School of Science, Minzu University of China, Beijing, 100081, China.
Biochem Biophys Res Commun. 2024 Nov 19;734:150618. doi: 10.1016/j.bbrc.2024.150618. Epub 2024 Aug 29.
As pivotal markers of chromatin accessibility, DNase I hypersensitive sites (DHSs) intimately link to fundamental biological processes encompassing gene expression regulation and disease pathogenesis. Developing efficient and precise algorithms for DHSs identification holds paramount importance for unraveling genome functionality and elucidating disease mechanisms. This study innovatively presents iDHS-RGME, an Extremely Randomized Trees (Extra-Trees)-based algorithm that integrates unique feature extraction techniques for enhanced DHSs prediction. Specifically, iDHS-RGME utilizes two feature extraction approaches: Reverse Complementary Kmer (RCKmer) and Geary Spatial Autocorrelation (GSA), which comprehensively capture sequence attributes from diverse angles, bolstering information richness and accuracy. To address data imbalance, Borderline-SMOTE is employed, followed by Maximum Information Coefficient (MIC) for meticulous feature selection. Comparative evaluations underscored the superiority of the Extra-Trees classifier, which was subsequently adopted for model prediction. Through rigorous five-fold cross-validation, iDHS-RGME achieved remarkable accuracies of 94.71 % and 95.07 % on two independent datasets, outperforming previous models in terms of both precision and effectiveness.
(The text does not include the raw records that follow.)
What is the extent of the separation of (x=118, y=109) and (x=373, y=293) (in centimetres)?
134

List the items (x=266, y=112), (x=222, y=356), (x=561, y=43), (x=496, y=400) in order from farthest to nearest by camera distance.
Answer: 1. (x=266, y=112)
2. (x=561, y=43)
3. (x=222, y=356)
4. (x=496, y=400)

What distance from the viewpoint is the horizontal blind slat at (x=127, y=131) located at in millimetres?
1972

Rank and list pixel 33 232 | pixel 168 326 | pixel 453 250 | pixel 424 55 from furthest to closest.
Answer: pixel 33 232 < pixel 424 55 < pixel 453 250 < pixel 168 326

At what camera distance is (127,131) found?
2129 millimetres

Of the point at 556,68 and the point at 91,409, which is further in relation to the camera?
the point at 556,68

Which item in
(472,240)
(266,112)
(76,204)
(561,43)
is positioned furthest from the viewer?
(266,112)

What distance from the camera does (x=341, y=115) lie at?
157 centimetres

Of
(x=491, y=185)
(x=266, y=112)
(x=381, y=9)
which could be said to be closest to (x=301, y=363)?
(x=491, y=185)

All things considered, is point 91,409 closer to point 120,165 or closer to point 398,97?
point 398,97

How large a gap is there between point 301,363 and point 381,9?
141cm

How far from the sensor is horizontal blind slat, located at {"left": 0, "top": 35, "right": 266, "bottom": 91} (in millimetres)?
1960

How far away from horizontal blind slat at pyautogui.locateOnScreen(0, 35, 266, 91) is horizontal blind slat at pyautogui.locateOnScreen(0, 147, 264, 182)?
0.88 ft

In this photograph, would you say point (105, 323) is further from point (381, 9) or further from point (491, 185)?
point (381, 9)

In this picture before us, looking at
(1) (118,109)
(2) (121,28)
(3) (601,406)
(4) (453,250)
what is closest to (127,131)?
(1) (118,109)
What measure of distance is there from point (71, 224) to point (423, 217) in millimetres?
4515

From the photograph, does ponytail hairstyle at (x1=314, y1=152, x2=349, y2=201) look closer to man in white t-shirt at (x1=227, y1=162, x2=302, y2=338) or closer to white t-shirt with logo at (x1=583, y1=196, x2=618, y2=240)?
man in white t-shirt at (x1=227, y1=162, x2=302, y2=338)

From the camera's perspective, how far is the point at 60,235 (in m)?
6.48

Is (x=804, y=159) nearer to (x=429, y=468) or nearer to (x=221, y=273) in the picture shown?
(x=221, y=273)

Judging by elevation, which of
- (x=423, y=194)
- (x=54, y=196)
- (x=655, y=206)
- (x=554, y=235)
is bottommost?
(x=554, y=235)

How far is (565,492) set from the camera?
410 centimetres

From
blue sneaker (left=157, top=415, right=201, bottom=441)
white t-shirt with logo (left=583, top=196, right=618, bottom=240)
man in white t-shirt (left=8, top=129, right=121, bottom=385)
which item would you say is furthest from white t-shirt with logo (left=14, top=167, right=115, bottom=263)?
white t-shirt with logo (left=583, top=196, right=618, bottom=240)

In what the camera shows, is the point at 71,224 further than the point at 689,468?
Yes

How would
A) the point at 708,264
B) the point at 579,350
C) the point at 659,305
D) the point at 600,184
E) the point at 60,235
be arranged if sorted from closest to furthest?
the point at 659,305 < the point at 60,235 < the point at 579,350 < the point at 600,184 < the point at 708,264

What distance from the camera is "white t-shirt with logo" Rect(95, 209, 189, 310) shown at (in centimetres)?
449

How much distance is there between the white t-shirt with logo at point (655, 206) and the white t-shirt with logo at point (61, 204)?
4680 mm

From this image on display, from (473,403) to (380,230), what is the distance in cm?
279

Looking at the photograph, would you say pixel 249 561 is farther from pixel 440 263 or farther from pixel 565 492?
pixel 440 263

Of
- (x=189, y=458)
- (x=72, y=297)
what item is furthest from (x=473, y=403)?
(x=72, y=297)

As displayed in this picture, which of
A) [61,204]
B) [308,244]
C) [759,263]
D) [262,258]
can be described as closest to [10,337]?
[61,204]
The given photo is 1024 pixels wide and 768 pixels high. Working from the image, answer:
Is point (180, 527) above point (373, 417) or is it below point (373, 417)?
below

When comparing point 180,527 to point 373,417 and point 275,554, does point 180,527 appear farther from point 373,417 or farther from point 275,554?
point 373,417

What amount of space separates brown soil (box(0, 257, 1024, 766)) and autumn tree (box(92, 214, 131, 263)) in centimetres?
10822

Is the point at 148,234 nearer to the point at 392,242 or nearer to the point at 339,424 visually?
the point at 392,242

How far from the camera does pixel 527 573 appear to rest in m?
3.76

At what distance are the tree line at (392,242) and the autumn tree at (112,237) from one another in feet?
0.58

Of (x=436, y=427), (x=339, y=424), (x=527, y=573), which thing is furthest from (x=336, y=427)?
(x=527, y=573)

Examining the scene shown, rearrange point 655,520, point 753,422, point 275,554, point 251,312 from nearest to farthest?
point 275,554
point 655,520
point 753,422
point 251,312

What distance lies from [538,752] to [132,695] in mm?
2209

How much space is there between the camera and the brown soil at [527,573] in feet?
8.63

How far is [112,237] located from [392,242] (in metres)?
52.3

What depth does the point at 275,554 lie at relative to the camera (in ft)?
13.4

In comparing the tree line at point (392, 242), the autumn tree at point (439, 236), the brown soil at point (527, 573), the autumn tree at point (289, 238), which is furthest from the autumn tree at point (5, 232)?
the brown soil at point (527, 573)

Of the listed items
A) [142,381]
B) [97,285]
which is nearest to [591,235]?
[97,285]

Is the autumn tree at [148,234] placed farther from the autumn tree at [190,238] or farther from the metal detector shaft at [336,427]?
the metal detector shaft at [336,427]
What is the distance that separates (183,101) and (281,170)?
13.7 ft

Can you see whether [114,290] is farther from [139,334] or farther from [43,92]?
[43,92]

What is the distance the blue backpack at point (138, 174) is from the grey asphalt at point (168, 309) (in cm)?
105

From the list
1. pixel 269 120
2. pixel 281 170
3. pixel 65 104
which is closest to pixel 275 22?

作为染色质可及性的关键标记物,DNase I 超敏位点 (DHSs) 与包括基因表达调控和疾病发病机制在内的基本生物学过程密切相关。开发高效、精确的 DHSs 识别算法对于揭示基因组功能和阐明疾病机制至关重要。本研究创新性地提出了 iDHS-RGME,这是一种基于极端随机树 (Extra-Trees) 的算法,集成了独特的特征提取技术,用于增强 DHSs 的预测。具体来说,iDHS-RGME 利用了两种特征提取方法:反向互补 Kmer (RCKmer) 和 Geary 空间自相关 (GSA),它们从多个角度全面捕捉序列属性,增强了信息的丰富度和准确性。为了解决数据不平衡问题,采用了 Borderline-SMOTE,然后使用最大信息系数 (MIC) 进行细致的特征选择。比较评估突显了 Extra-Trees 分类器的优越性,随后该分类器被用于模型预测。通过严格的五重交叉验证,iDHS-RGME 在两个独立数据集上实现了 94.71%和 95.07%的出色准确率,在精度和有效性方面均优于以前的模型。